→ Исходный отрывок:

* * *

ФИАСКО СТЕНДАЛЯ

В течение нескольких лет в "Труде" печатался цикл очерков Руслана Киреева "Уроки любви", героями которых были выдающиеся отечественные и зарубежные писатели. Эти публикации пользовались большим успехом у наших читателей, были выпущены затем отдельной книгой. Специально для юбилейного номера "Труда" Руслан Киреев подготовил еще один рассказ о любви.

Когда они познакомились в Милане, г-же Дембовской было двадцать восемь, она растила двух сыновей и уже развелась с мужем, который, устав от горячей во всех смыслах слова Италии, укатил на родину, в свою благочестиво-холодную Польшу. Ей было двадцать восемь, но бывший офицер наполеоновской армии Анри Бейль, подобно своему герою Жюльену Сорелю, впервые увидевшему г-жу де Реналь, "готов был поклясться, что ей никак не больше двадцати лет". В "Красном и черном" словам этим предшествуют другие, сполна объясняющие означенный феномен: "Таково действие истинного обаяния, когда оно является природным даром, а в особенности, когда существо, обладающее этим даром, не подозревает о нем".

* * *

Ответьте на вопросы по отрывку о Стендале.
(a) В какой газете печатался цикл очерков «Уроки любви»?
(b) В каком городе познакомились г-жа Дембовская и Анри Бейль?
(c) Куда уехал бывший муж г-жи Дембовской?

* * *

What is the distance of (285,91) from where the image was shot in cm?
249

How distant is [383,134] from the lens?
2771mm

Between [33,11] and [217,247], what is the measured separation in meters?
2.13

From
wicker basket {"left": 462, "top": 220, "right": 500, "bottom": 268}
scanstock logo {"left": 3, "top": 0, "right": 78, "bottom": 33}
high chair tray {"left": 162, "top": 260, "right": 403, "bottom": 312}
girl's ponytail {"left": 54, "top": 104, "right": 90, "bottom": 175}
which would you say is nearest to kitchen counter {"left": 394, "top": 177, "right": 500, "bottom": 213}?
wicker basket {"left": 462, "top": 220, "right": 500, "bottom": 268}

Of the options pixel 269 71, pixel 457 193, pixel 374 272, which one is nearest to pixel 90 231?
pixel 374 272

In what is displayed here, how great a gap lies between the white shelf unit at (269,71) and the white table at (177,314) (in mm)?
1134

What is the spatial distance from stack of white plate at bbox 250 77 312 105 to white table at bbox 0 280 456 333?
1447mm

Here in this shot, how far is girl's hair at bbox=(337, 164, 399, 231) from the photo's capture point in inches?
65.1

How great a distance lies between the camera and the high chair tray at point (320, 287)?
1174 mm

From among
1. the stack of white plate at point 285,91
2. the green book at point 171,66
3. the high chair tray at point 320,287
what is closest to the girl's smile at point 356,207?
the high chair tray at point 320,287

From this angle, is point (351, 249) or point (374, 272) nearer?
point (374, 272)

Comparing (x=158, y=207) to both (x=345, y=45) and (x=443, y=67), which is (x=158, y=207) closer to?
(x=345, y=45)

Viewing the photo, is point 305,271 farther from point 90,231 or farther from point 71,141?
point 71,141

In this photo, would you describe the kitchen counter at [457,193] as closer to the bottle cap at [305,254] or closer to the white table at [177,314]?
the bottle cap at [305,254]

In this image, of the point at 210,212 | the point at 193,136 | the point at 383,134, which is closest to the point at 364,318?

* * *

→ Письменный ответ:
(a) В «Труде».
(b) В Милане.
(c) На родину, в Польшу.